One range is to be output from the listing below, exactly as written: the line with "genus: Equus" to the line with "label granularity: sequence-level", both kept.

Segment Open

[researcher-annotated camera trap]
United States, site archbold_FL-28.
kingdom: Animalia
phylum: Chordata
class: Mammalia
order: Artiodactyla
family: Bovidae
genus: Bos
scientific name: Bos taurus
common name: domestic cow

Segment Closed
Segment Open

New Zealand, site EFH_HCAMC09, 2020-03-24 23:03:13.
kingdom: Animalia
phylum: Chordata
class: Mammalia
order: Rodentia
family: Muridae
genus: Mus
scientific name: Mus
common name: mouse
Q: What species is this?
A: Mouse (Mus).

Segment Closed
Segment Open

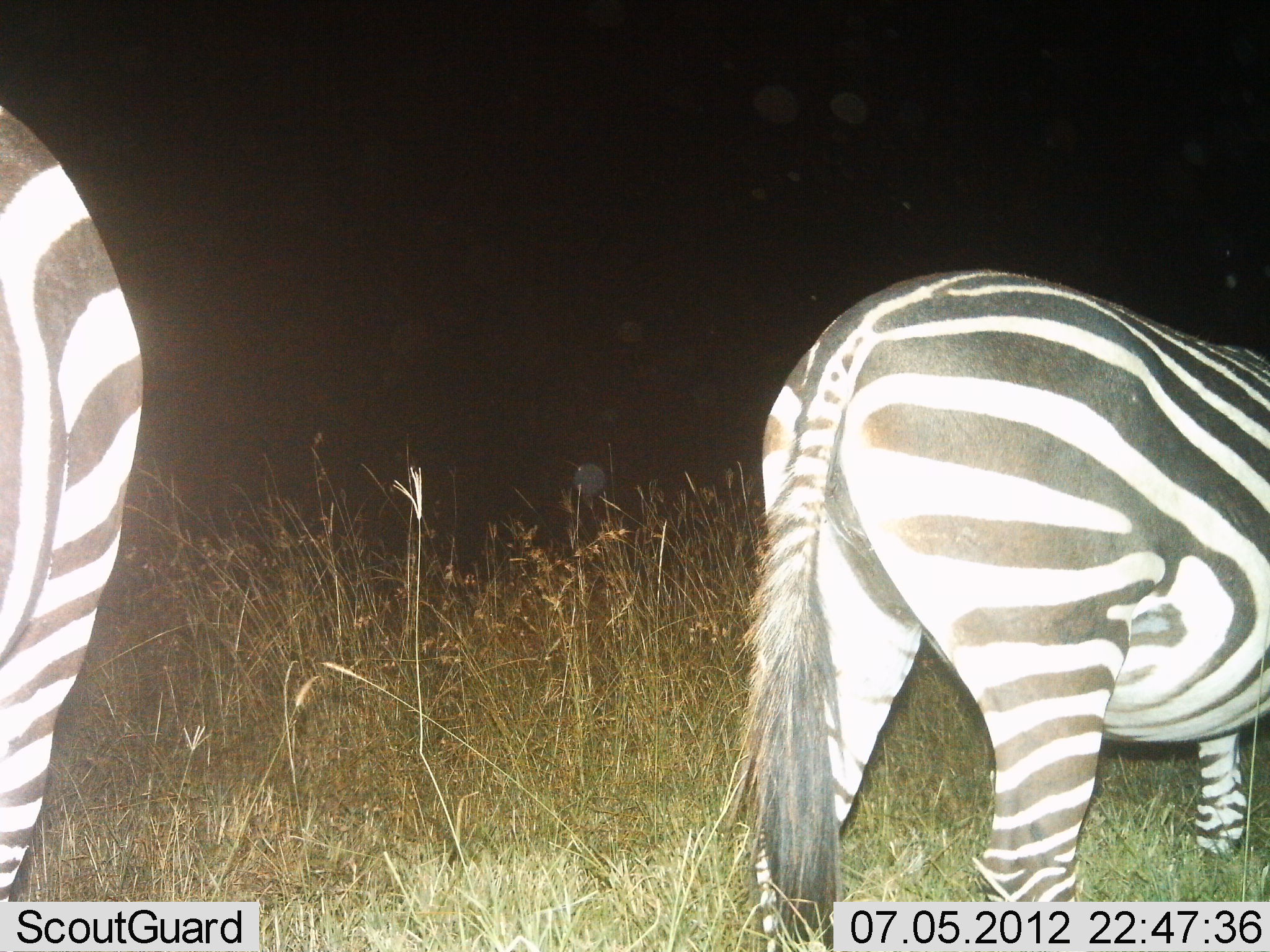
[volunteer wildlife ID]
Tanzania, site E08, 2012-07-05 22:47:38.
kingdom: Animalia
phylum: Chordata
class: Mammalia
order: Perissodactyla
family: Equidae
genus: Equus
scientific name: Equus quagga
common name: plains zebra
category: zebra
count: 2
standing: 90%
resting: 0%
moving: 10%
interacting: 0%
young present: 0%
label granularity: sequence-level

Segment Closed

TASK ANSWER:
genus: Equus
scientific name: Equus quagga
common name: plains zebra
category: zebra
count: 2
standing: 90%
resting: 0%
moving: 10%
interacting: 0%
young present: 0%
label granularity: sequence-level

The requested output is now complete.